:: Selected excerpt ::
start

A Death in the Desert

The often-repeated cliché “The devil you know and the devil you don’t know” is used for taking no action in the face of something new, keeping something you understand and foregoing something that has more uncertainty. The question of staying put or changing is a problem all CEOs and executives contend with.  In my youth a much older and wealthier businessman told me that when you are an innovator and you are first to the well, you get a long drink.  And he was right; he just left out the part that most innovators die in the desert before they reach the well.  On my second death in the desert (with apologies to Robert Browning) I realized that successful enterprises walk quickly over the corpses of innovators and hang around the well having a good drink and speaking admiringly of the recently deceased, whose agonizing path made it all possible.  So the market collectively is always smarter then any one individual innovator and all the guesses of all the participants will eventually show the way (if one exists) and others will copy.

Returning to our original problem of which devil – which we can show more concretely with an enterprise risk management example such as upgrade the enterprise software or stay on the current version – what is one to do?  The answer comes down to access to capital and level of pain.  This may not be so obvious if you have spent your entire career in a large enterprise and take capital for granted.  Innovation fails so often that if you can afford to wait then do so.  Some will say “innovate or die” but that truth does not have a time preference nor does it specify the degree of innovation to survive.   In most cases, it’s years longer than the salesman says and good enough is sufficient if the customer is happy.  How long did it take for the Internet bubble to burst under the weight of bad models?  How long was General Motors able to ignore its customers?  It’s always longer than you think.   Those vendor discounts will lower your perceived risks not your actual risk.  The insider clamoring loudest to be first may only want a bullet on his resume or to see his name in the case study.  The small company with little capital must be more aggressive and as statistics show will fail at a higher rate from which we can all learn.

end

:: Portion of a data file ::
start

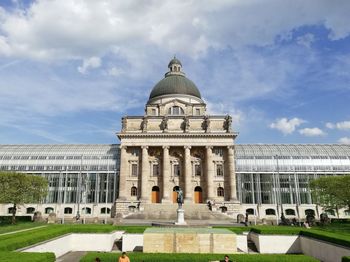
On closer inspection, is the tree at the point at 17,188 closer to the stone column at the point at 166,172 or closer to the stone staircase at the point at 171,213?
the stone staircase at the point at 171,213

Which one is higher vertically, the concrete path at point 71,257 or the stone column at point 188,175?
the stone column at point 188,175

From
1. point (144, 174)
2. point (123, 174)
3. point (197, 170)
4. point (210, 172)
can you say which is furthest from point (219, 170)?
point (123, 174)

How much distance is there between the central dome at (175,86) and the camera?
78562 mm

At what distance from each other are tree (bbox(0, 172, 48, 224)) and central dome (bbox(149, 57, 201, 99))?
3728 centimetres

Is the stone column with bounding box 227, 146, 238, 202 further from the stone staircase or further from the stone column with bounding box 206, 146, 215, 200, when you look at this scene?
the stone staircase

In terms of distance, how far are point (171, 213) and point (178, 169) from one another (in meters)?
13.4

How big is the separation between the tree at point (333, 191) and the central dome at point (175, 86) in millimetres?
37170

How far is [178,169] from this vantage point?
69500mm

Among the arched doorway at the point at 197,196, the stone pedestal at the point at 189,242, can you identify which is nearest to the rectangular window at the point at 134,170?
the arched doorway at the point at 197,196

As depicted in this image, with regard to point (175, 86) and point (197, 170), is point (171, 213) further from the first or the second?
point (175, 86)

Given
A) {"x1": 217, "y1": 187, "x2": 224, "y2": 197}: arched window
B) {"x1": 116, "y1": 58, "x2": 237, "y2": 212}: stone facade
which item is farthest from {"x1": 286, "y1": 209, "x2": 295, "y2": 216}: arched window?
{"x1": 217, "y1": 187, "x2": 224, "y2": 197}: arched window

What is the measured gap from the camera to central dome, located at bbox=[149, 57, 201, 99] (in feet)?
258

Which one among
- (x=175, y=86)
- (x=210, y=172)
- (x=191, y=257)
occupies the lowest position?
(x=191, y=257)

end

:: Tasks to carry out ::
- 1) Answer these about the essay on innovation:
(a) What did the older businessman say an innovator who is first to the well gets?
(b) What two things does the essay say the answer to the "which devil" problem comes down to?
(c) Which company does the essay ask about ignoring its customers?
- 2) Quote every sentence in the essay on innovation that ends with a question mark.
Work from the essay on innovation alone, not the listing.

:: Outputs for the tasks ::
- 1)
(a) A long drink.
(b) Access to capital and level of pain.
(c) General Motors.

- 2)
- "Returning to our original problem of which devil – which we can show more concretely with an enterprise risk management example such as upgrade the enterprise software or stay on the current version – what is one to do?"
- "How long did it take for the Internet bubble to burst under the weight of bad models?"
- "How long was General Motors able to ignore its customers?"